Swimming Pools Amendment Bill 2009
I speak for Family First on the Swimming Pools Amendment Bill 2009, which amends the Swimming Pools Act 1992 to make further provision in respect of ensuring access to private swimming pools is effectively restricted and for other purposes.
The object of the bill is to provide the legislative framework for consistent and high standard four-sided pool barrier fencing to surround all newly constructed backyard pools in New South Wales. It also aims to ensure that local councils regulate and promote awareness of the requirements, including through use of appropriate compliance mechanisms.
The bill amends the Swimming Pool Act 1992 to remove automatic exemptions that allow some pools to be accessed from a house through child restraint doors. It proposes to remove the automatic exemptions in the Act for new pools to be built on very small, large and waterfront properties. This aims to ensure that all newly constructed pools are surrounded by a four-sided barrier, a self-closing, self-latching gate, and that the pool is separated from the house and adjoining properties and public spaces at all times.
The bill introduces a warning system so that pool owners are issued with at least 14 days notice prior to being formally ordered to fix a deficient barrier. This focuses on compliance rather than punishment to serve the bill’s aim of keeping swimming pools safe. It also proposes that local councils be required to investigate complaints about possible noncompliance with barriers and other requirements under the Act. It requires that all councils undertake investigations within a reasonable timeframe. It proposes that councils must commence investigation of a complaint received in writing within 72 hours where practicable.
The bill also provides councils with optional powers to enter a property and to undertake remedial work to rectify deficient pool barriers where non-action poses a significant risk to public safety and where the owner refuses, or is unable, to do the work. The council must provide notice of intention to do the work. The proposed amendments to strengthen pool barrier requirements deal with pools to be built in the future, not existing pools and those pools built prior to 1 August 1990, as well as pools built after that date on small, large and waterfront properties, including those built up until 1 July 2010.
It is a sad reality that in New South Wales drowning is the second leading cause of accidental death and a major contributor to childhood disability. Reports indicate that eight children under five years of age drowned in private swimming pools in New South Wales in 2007-08. Recent research into barriers around private pools has found that the risk of toddler drowning is significantly less in pools with stronger barrier requirements.
I place on record the meeting crossbench members had with the Samuel Morris Foundation. Michael Morris’s son, Samuel, was left severely disabled as a result of a hypoxic brain injury caused by a near-drowning incident.
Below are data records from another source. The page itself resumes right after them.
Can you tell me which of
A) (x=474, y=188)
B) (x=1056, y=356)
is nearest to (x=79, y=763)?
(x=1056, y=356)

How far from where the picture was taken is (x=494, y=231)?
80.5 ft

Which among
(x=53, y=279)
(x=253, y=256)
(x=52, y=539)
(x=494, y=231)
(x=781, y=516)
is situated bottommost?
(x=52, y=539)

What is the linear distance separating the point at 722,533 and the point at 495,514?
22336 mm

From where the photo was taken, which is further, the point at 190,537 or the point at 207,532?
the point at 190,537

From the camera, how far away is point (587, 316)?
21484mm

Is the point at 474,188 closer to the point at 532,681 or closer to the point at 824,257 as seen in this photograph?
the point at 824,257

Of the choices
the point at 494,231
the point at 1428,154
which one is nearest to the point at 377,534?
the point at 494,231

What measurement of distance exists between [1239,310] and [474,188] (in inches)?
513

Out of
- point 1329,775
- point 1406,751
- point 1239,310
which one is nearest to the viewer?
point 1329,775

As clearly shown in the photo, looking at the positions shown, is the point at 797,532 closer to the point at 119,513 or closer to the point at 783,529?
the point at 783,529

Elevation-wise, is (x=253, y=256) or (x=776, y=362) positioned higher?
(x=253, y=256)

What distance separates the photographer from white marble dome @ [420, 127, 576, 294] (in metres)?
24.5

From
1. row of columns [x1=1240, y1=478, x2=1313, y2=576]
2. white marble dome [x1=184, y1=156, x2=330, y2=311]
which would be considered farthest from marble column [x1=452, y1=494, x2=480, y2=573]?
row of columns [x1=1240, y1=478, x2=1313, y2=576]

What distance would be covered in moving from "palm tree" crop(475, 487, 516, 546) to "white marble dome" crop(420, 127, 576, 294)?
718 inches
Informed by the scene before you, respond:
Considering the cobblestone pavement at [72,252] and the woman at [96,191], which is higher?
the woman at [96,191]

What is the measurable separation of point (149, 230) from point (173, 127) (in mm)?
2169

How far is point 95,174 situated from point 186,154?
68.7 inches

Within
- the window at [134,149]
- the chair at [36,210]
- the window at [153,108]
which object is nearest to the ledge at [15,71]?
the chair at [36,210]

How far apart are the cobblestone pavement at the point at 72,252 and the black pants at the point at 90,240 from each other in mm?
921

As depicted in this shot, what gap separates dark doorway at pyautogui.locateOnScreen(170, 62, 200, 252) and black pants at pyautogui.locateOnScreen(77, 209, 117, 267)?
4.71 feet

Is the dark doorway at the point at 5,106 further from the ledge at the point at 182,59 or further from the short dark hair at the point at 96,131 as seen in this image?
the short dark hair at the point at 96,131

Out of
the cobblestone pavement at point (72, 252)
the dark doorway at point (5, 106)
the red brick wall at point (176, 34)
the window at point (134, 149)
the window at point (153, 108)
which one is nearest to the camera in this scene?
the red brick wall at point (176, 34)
Samuel is currently in hospital for the thirtieth time. His hospitalisations have included six major surgeries to correct muscular-skeletal problems resulting from his brain injury and multiple admissions for respiratory and other complications.
According to the National Drowning Report, more than half of all children aged nought to four years who die due to drowning die as a result of accidents in backyard swimming pools. Figures from the Australian Institute of Health and Welfare research shows that for every drowning death there are between three and four hospitalisations as a result of near drowning, and one-fifth of those hospitalised will be left with some form of persistent and ongoing disability.
New South Wales research suggests that for every drowning there are up to six hospitalisations. The most alarming study is one conducted by the New South Wales Child Death Review Team that highlighted that drowning is the only cause of child death not to have experienced a significant decline over the decade covered by the report.
I do not oppose the main premise of the bill to protect toddlers and children from drowning in backyard swimming pools. However, I strongly believe that it goes no further in significantly addressing the increased number of child-drowning incidents in the State. Ongoing compliance inspection programs should be conducted by local councils, and pool owners should be required to complete a cardio-pulmonary resuscitation training [CPR] course.
One of today’s newspapers contains an article about a girl who only last week did such a training course and who pulled her four-year-old brother who was drowning out of the backyard pool and gave him CPR. As a result, her baby brother is alive today.
I support the bill and commend it to the House.